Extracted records
§ §

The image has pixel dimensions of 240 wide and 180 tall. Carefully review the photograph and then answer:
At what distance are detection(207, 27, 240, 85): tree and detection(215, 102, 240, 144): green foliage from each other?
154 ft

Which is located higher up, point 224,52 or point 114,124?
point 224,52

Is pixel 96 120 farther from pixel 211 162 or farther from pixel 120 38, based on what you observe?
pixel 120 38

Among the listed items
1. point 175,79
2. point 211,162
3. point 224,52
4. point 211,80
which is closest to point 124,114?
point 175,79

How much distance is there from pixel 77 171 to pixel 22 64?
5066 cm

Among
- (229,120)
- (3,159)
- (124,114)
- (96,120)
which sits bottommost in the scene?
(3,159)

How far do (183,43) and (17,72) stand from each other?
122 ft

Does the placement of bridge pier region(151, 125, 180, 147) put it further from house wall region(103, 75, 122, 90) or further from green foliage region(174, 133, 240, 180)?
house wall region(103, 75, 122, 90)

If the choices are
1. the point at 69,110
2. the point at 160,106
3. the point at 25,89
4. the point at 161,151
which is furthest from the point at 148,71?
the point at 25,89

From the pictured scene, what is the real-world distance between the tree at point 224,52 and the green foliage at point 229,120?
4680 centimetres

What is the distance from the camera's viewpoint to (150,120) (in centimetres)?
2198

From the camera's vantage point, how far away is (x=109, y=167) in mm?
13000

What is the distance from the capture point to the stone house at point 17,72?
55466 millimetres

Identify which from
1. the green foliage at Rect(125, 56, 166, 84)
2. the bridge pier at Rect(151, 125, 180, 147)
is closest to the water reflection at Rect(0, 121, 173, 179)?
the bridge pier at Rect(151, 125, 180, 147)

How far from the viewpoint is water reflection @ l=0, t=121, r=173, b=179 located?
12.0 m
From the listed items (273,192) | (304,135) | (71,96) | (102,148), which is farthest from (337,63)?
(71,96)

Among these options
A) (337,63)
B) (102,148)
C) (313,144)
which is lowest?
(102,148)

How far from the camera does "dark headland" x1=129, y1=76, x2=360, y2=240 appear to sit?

§ §

Work instructions. Return all of the lines above, character for character, with no changes.

The output.
The image has pixel dimensions of 240 wide and 180 tall. Carefully review the photograph and then answer:
At what distance are detection(207, 27, 240, 85): tree and detection(215, 102, 240, 144): green foliage from each other?
154 ft

Which is located higher up, point 224,52 or point 114,124?
point 224,52

Is pixel 96 120 farther from pixel 211 162 or farther from pixel 120 38, based on what you observe?
pixel 120 38

Among the listed items
1. point 175,79
2. point 211,162
3. point 224,52
4. point 211,80
which is closest to point 124,114?
point 175,79

How much distance is there from pixel 77 171 to pixel 22 64?
5066 cm

Among
- (229,120)
- (3,159)
- (124,114)
- (96,120)
which sits bottommost in the scene?
(3,159)

How far do (183,43) and (17,72) stand from each other?
122 ft

Does the placement of bridge pier region(151, 125, 180, 147) put it further from house wall region(103, 75, 122, 90) or further from green foliage region(174, 133, 240, 180)?
house wall region(103, 75, 122, 90)

If the choices are
1. the point at 69,110
2. the point at 160,106
3. the point at 25,89
4. the point at 161,151
which is furthest from the point at 148,71?
the point at 25,89

From the pictured scene, what is the real-world distance between the tree at point 224,52 and the green foliage at point 229,120?
4680 centimetres

What is the distance from the camera's viewpoint to (150,120) (in centimetres)?
2198

From the camera's vantage point, how far away is (x=109, y=167) in mm?
13000

What is the distance from the capture point to the stone house at point 17,72?
55466 millimetres

Identify which from
1. the green foliage at Rect(125, 56, 166, 84)
2. the bridge pier at Rect(151, 125, 180, 147)
is closest to the water reflection at Rect(0, 121, 173, 179)?
the bridge pier at Rect(151, 125, 180, 147)

How far from the viewpoint is water reflection @ l=0, t=121, r=173, b=179 located?
12.0 m
From the listed items (273,192) | (304,135) | (71,96) | (102,148), which is farthest from (337,63)?
(71,96)

Among these options
A) (337,63)
B) (102,148)
C) (313,144)
which is lowest?
(102,148)

How far from the camera does "dark headland" x1=129, y1=76, x2=360, y2=240 appear to sit?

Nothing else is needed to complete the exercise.